**WORK INSTRUCTIONS**
Write what comes next in the forum post of advice on dealing with infidelity, starting right after its third tip.

**TEXT FOR ANALYSIS**
------

# 9 Good Pieces Of Advice On Dealing With Infidelity



## Truthseeker1 (Jul 17, 2013)

9 Good Pieces Of Advice On Dealing With Infidelity

There's no right or wrong way to respond when someone cheats on you. It's a painful, deeply personal experience and only you know what course of action you should take to get beyond the affair.

Still, advice from people who've experienced the same betrayal certainly helps. Below, our readers on Facebook and Twitter share their best advice for dealing with an affair -- many of them drawing on their personal experience.

See what they had to say, then add your advice on how to move on from infidelity in the comments.

1. "It took me a while to get past it but what helped me was to remind myself that their behavior is their choice. You have no control over them. It's very possible that they might never be happy because they'll always be looking for something else when the problem lies with them. You, on the other hand, are awesome and can handle it. Believe me."

2. "Let go of the anger. After I finally let go of that, I thanked my ex and his affair partner for the doors they had opened for me. I am a good person (you are too, whether you know it or not) and I deserve the best. My ex running off with another woman gave me the freedom to find what was best for me."

3. "Cry, scream, and have a fit. You're going to be angry, so let it out. There's nothing worse than people telling you to stay calm and pull it together."

------

**DATA SHOWN**

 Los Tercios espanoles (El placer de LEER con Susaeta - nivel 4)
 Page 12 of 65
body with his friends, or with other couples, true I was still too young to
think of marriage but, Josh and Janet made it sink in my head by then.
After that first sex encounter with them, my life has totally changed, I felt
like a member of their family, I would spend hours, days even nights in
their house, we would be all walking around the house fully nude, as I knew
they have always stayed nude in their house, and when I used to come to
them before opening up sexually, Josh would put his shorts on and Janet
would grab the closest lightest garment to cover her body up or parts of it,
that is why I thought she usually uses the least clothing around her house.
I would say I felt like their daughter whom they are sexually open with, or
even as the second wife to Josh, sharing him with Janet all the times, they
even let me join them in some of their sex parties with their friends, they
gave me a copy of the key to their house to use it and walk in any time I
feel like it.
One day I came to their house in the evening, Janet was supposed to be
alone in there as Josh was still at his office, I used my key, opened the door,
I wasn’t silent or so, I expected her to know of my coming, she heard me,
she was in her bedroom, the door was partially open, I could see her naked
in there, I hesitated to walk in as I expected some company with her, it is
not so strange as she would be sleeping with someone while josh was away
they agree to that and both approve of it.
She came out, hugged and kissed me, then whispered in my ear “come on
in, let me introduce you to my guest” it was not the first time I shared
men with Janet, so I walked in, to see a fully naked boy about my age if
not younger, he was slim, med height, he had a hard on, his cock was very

------

**ANSWER BOX**
4. "Take the time to think about your situation. Don't react immediately and make a decision you'll regret. You don't have to make a decision right away. And once you've thought about what you want to do, make a plan -- possibly an exit plan and get all your ducks in a row. That's what I did. The first time I forgave, but I had a plan in case it happened again. When it inevitably did, I knew exactly what I was going to do, where I was going to live, where my kids would go to school, my work and child support situation."

5. "Remember it was their choice, despite anything that may have happened in the past or present in the relationship. It was ultimately their willful choice that caused this. You are free from the burden of that choice, so don't carry around the guilt they may throw at you. While you don't have to forget you do have to forgive -- openly and honestly. I'm not saying that will be easy, but you'll thank yourself in the long run. But the main thing to keep in the forefront of your mind is that it was their brokenness, not yours, that led them to the choice. It was their inability to uphold the sanctity of the marriage vows that caused this to happen."

6. "Even if you don't patch things up in the relationship, find forgiveness before it destroys you."

7. "I guess it depends on whether the other person wants to work through things. Whatever you decide, I'd recommend you take on this perspective: Yesterday is history. You only have today."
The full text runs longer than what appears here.